BOIS D’ÉBÈNE

Bois d’Ébène was performed by Fondering Darling in August 2017, in the context of the series La Place Publique, and also functions as an installation in the Thick Skin to Femme Armour body of work.

Bois d’Ébène was one of the derogatory terms used in french to refer to Slaves, literally meaning “ebony wood.”  

first grieve
plunge into the silences
claw your fingers at history
unbury the dead
dig into the earth for 
bones bodies scars 
ancestry 
truth
justice

In Bois d’Ébène, I engage with Québec’s history by delving into its systemic silences. There were more than 4000 Slaves in Québec, both Indigenous and Black, a fact holds little to no imprint in the contemporary popular imaginary, a speck of history deliberately erased from collective memory. 

Canada and Québec were built on the broken backs of people of colour: Slaves, indentured labour, migrant workers, temporary foreign workers. At the crux of colonial expansion and the building of the modern western nation prevails the disposability of bodies of colour, as was seen through the genocide of Indigenous peoples, as was seen through Slavery,  as was seen through the Chinese Exclusion Act of 1923, as is presently seen through the Temporary Foreign Worker Program. 

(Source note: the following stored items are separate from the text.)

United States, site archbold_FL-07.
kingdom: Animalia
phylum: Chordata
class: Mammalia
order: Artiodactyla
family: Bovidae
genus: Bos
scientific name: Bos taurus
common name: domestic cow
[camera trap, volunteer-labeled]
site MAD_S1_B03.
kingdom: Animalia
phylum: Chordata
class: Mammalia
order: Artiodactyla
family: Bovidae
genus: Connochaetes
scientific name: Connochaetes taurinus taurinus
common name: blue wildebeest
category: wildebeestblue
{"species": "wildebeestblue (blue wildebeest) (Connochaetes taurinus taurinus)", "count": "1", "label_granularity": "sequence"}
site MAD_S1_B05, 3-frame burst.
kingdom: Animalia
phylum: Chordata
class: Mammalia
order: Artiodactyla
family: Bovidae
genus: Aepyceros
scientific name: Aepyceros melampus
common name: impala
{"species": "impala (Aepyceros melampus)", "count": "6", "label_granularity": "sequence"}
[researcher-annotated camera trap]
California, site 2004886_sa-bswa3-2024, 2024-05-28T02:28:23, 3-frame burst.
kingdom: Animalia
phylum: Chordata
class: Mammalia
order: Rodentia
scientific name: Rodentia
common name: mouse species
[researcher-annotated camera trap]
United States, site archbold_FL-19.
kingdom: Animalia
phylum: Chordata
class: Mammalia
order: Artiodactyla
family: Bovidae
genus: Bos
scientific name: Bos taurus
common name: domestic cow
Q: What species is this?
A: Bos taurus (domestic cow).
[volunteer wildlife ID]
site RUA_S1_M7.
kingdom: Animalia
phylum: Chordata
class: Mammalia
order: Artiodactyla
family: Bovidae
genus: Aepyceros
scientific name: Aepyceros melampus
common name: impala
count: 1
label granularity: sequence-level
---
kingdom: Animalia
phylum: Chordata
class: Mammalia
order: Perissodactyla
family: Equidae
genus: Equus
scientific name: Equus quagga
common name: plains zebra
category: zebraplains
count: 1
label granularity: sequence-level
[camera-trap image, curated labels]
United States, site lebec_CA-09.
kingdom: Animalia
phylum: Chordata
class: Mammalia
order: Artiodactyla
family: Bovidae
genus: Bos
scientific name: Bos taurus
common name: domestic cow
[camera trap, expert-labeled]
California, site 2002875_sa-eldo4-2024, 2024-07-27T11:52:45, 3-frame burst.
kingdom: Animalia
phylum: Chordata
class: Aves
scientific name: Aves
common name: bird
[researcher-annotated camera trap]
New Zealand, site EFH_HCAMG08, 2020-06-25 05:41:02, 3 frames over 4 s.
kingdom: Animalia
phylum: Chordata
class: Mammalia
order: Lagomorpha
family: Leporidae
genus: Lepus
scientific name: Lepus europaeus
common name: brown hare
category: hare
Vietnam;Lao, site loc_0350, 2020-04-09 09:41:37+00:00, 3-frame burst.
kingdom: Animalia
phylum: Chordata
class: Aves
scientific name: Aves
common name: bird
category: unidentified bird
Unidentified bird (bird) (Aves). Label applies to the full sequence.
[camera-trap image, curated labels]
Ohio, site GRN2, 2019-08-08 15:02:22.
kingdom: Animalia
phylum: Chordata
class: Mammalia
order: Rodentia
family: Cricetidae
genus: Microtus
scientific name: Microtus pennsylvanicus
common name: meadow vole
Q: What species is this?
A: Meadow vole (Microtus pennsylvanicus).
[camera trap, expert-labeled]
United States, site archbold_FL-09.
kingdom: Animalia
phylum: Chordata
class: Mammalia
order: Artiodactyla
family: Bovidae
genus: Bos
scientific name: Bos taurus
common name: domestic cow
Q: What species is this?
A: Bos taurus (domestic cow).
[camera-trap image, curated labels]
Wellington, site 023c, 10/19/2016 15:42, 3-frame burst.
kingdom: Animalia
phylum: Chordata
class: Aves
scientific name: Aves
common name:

Bois d’Ébène is a performative reckoning with history. The performance takes place in the middle of a street, on Rue Ottawa, which is closed for the evening for La Place Publique, a series curated by Fonderie Darling to reclaim public spaces to exert artistic and political practices. The performance takes place within an installation made of textile cut-outs in the shape of the map of Québec and arranged like the outline of the Québec flag; and brown paper cutouts in the shape of the fleur-de-lys. The fleur-de-lys is not only the symbol of Québec nationalism and the Québec province, but it is also a symbol that was branded on the bodies of Slaves as a form of punishment. 

excavate these lands 
find the blood sweat bones teeth salt
buried unclaimed ancestries
listen!
they ask us to grieve. to grieve.
to set them free. to set them free. 
to set them free. to set them free. 
to set them free. to set them free.

The performance is a deep act of mourning. It is an attempt to speak to the Bois d’Ébène, to grieve ancestral loss, and to conjure the voices of all the Slaves who were never wept for, who were never offered tombs or memorials, the ones whom nobody remembers. In doing this work of mourning, I hope to offer peace to the ghosts of the ancestors, to set them free of their colonial hauntings, and to allow them to claim a dignified space within a decolonial vision of Québec.